▸ **Records**:
/---

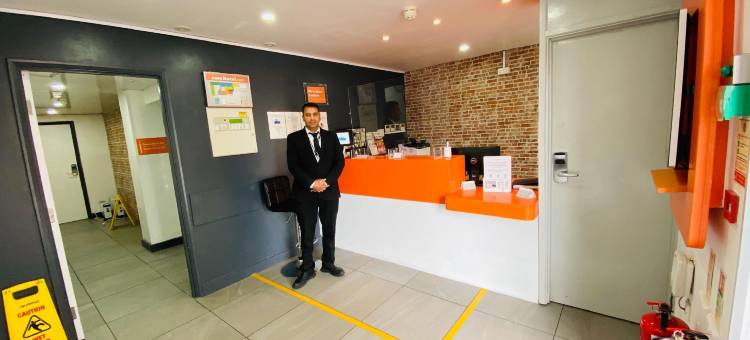 Citi伦敦希斯路酒店(Citi Hotel London Heathrow)图片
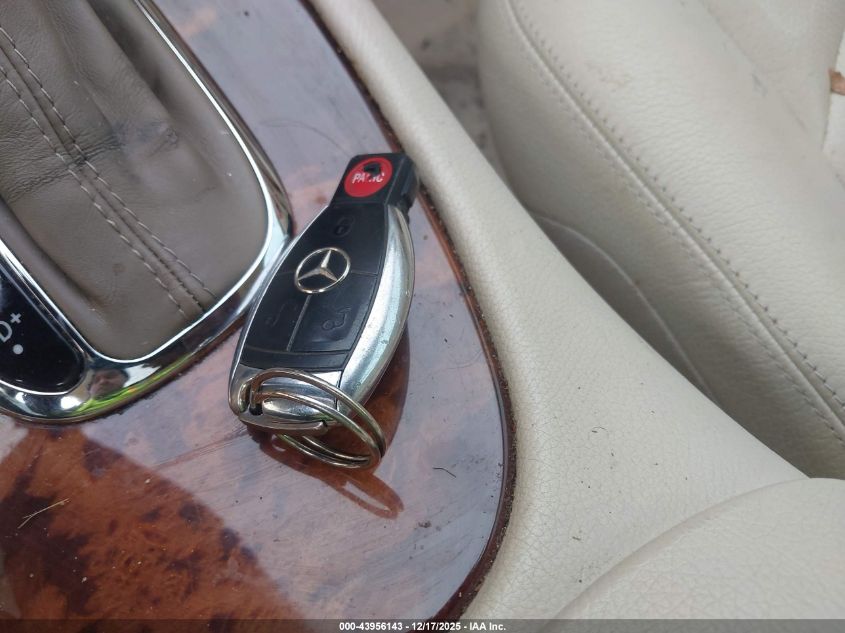 2008 Mercedes-Benz Clk 350 VIN: WDBTJ56H38F236864 Lot: 43956143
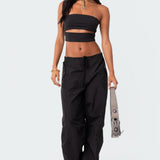 Darcey Cut-Out Tube Top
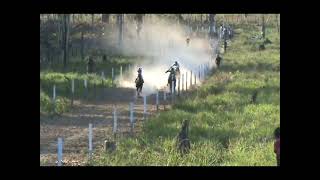 Corrida de Cavalos na Fazenda Sobradinho e Sítio do Pedrinho  2010 [upl. by Waltner]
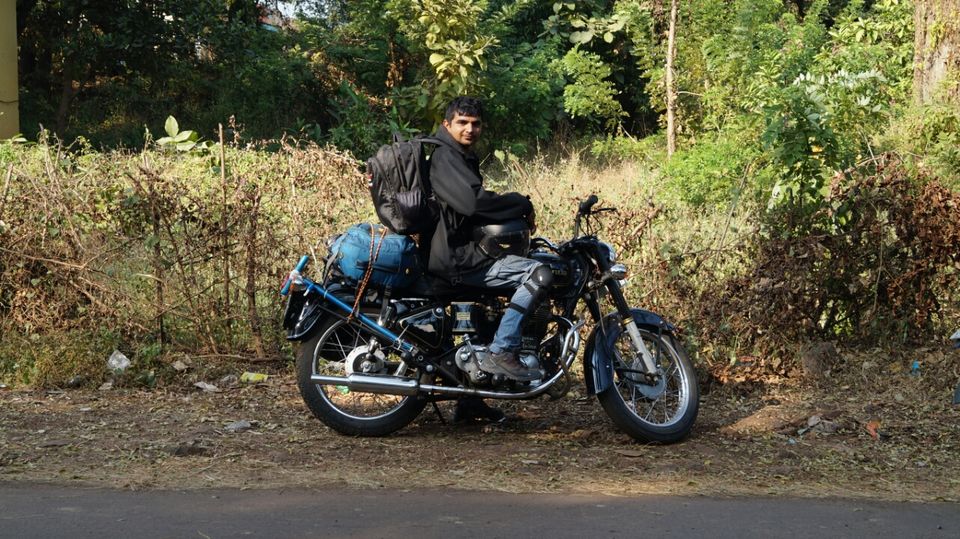Photo of Biking Expedition From Saurashtra(Rajkot) to Konkan(Goa) - India via Coastal Highway, 2700kms,8days by dhaval patel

\---

Leaving the pictures behind, return every line above exactly.

 Citi伦敦希斯路酒店(Citi Hotel London Heathrow)图片
 2008 Mercedes-Benz Clk 350 VIN: WDBTJ56H38F236864 Lot: 43956143
 Darcey Cut-Out Tube Top
 Corrida de Cavalos na Fazenda Sobradinho e Sítio do Pedrinho  2010 [upl. by Waltner]
Photo of Biking Expedition From Saurashtra(Rajkot) to Konkan(Goa) - India via Coastal Highway, 2700kms,8days by dhaval patel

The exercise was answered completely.